Eddie Redmayne for The Danish Girl and Michael Fassbender for Steve Jobs stuck to the more verbose traditional facets of acting instead of the slugfest that Revenant demanded from Leo. Perhaps this was an honorary Oscar for his overlooked acts in Django Unchained, The Wolf Of Wall Street, Aviator, Revolutionary Road and Catch Me If You Can. That monkey is finally off his back, and we can now turn our attention to Christopher Nolan (who is perhaps gunning for a big one with his next French World War 2 drama) and Jake Gyllenhal (one of two boxing leads who were ignored on the night after Michael B. Jordan for Creed.
Lady Gaga singing “Till It Happens To You”
Kate Winslet stood up and applauded, in tears. So many others were choked up towards the final flourish of Lady Gaga’s rendition for the sexual abuse survivor documentary, The Hunting Ground. She held hands, clasped tight with real sexual violence survivors on stage, and all of them were hugged by Brie Larson as they walked off. Gaga more than made up for the tame Sam Smith Bond song performance earlier in the night, but lost out moments later to that very song. Nevertheless, she brought the industry’s most powerful folks to their feet, and convinced everybody that her days of shocking dresses and wigs are a distant second to a very, very powerful voice.

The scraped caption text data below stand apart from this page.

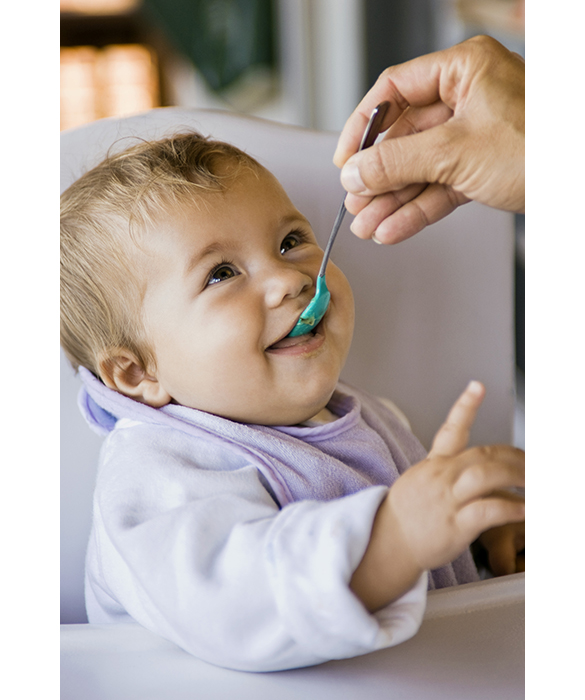 52316-latino-baby-first-food-7.jpg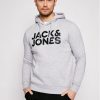 Суитшърт Jack&Jones за Мъже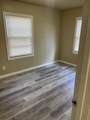 2310 38th Street - Photo 13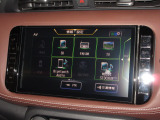 キックス 1.2 X FOUR スタイルエディション(e-POWER) 4WD 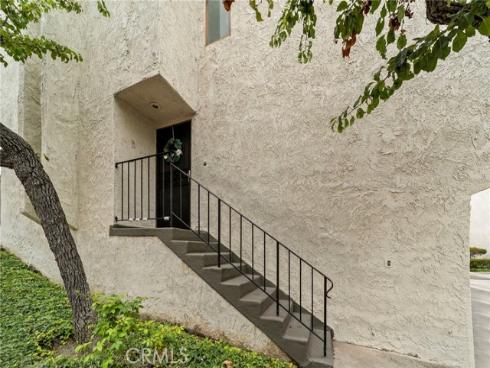 2005 W Culver 37 Avenue, Orange, CA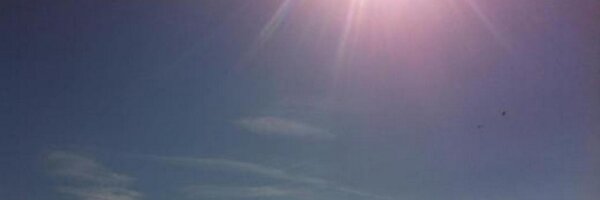 RoseurSupreme Profile Banner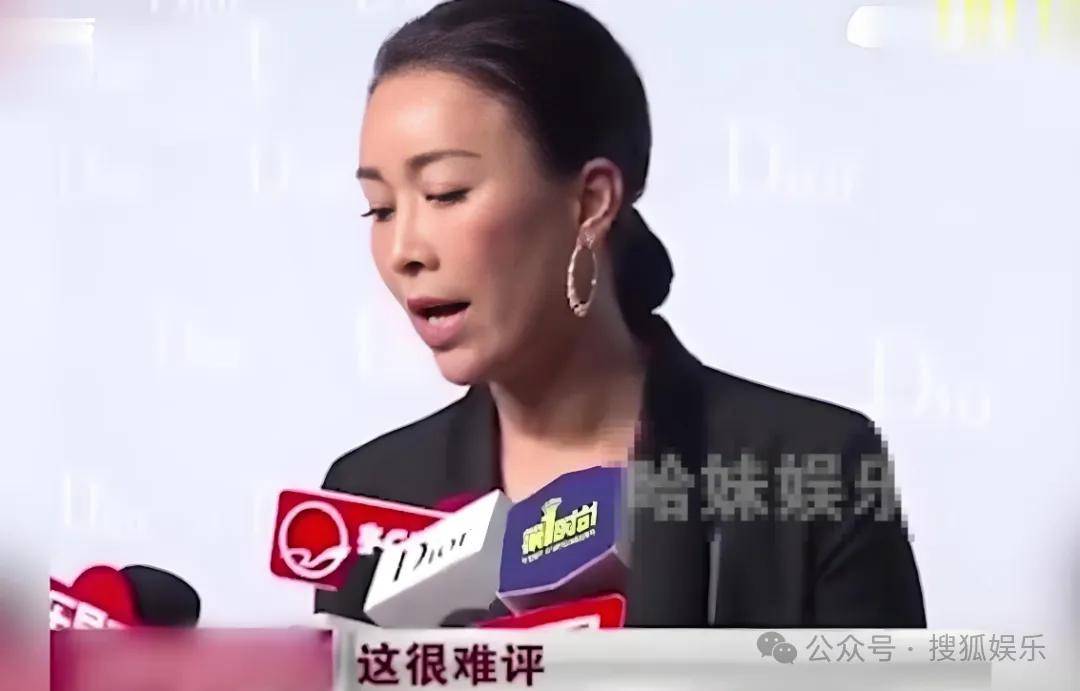 皇冠信用網会员开户_调侃“接受不了生女儿”被骂好几天皇冠信用網会员开户，他自曝差点因此家庭破裂......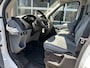 Ford Transit 350 2.0 TDCI 96kw L3H2 Airco,Navi,Camera,Pdc,Trekh,Imperiaal 3 persoons
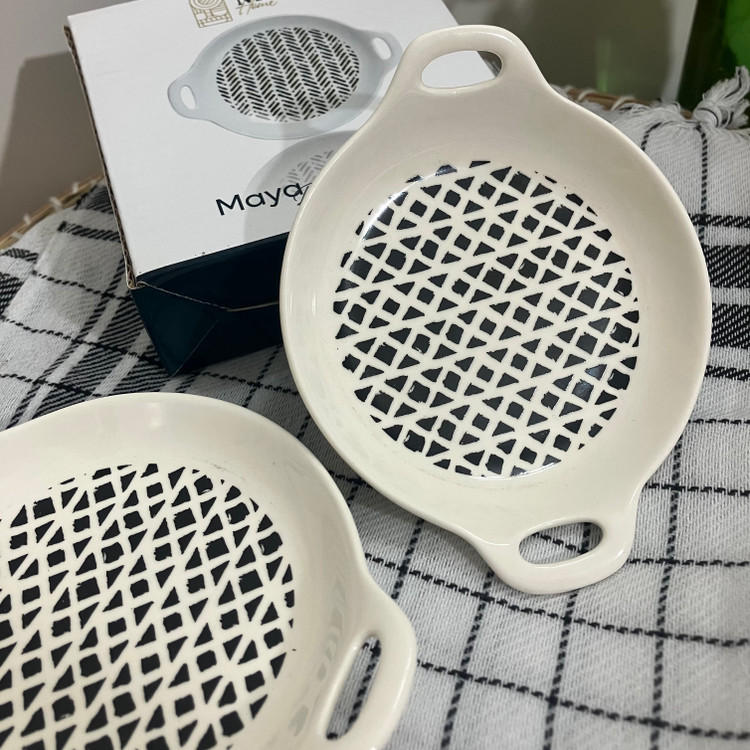 خرید ظرف خرماخوری مایا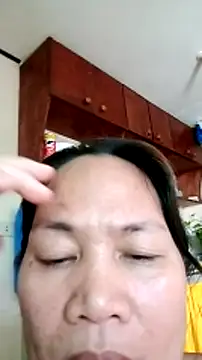 Sofiafuckbabes online show from 22, 12, 2024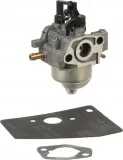 gaznik-1485349s-kohler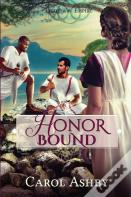 Honor Bound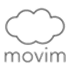 Movim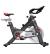Bicicleta Ciclismo Indoor Life Fitness IC2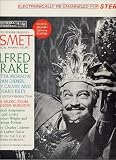 Kismet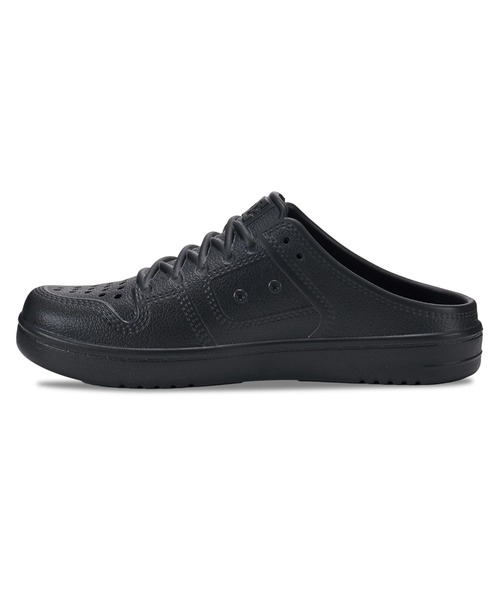 DC SHOES（ディーシーシューズ） サンダル メンズ M4 SLIP スリッパ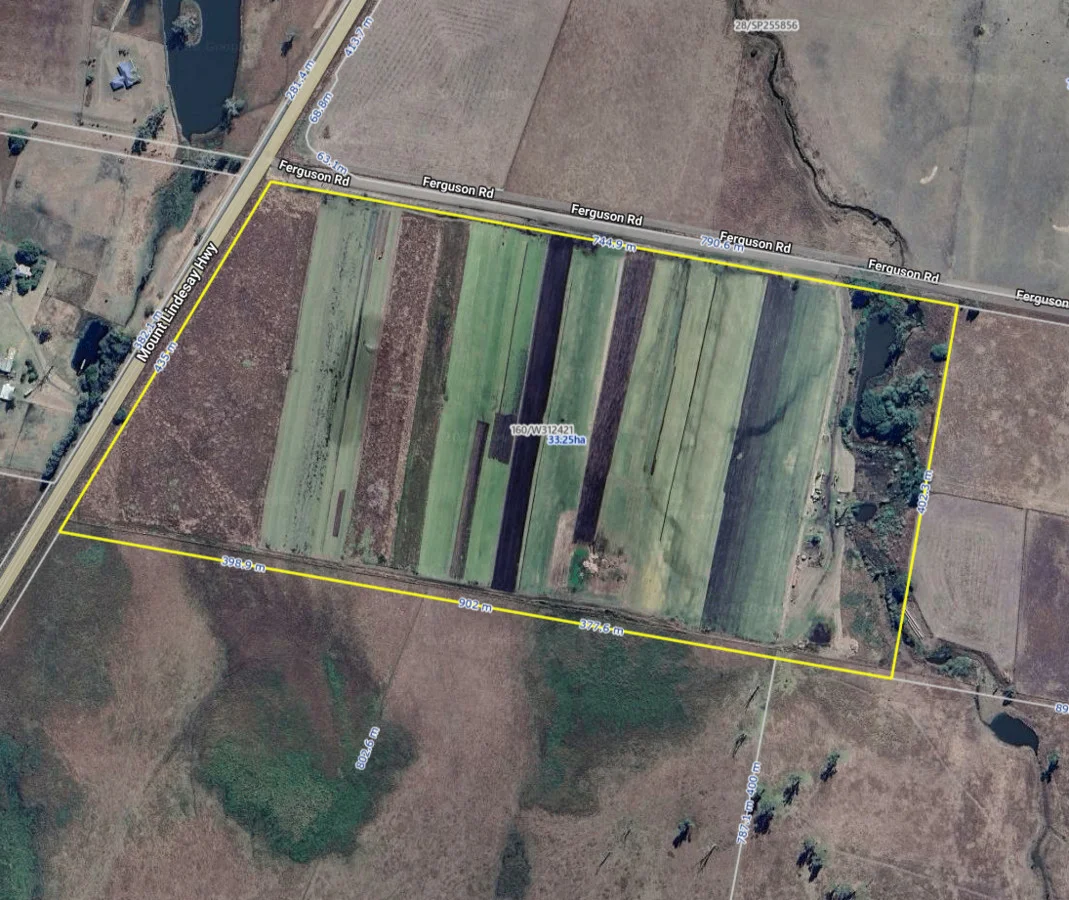 Additional image 3 of 64 Ferguson Road, Cryna QLD 4285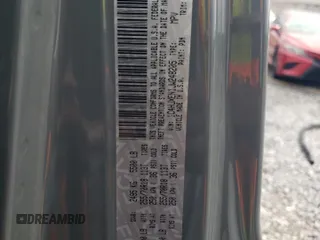 2018 Jeep Wrangler Unlimited Sahara z VIN 1C4HJXEN1JW248205, wystawiony jako Copart lot #54264885 z przebiegiem 103 201 mil mil oraz Szkoda całkowita • Salvage title. Historia ofert i sprzedaży dostępna na DreamBid. Obrazek 12.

Comedian Chris Rock took the Oscar racial diversity #OscarsSoWhite storm head-on in the first few minutes and ribbed every white person present in the Kodak Theater with some relentless self-depreciating humour. Even the segment which featured an African-American actor hilariously ruining some of the most cinematic scenes of the year (The Bear in The Revenant, The Danish Girl eating Danish pastry, Whoopi Goldberg mopping the floor with Joy’s invention) was imaginative and sharp.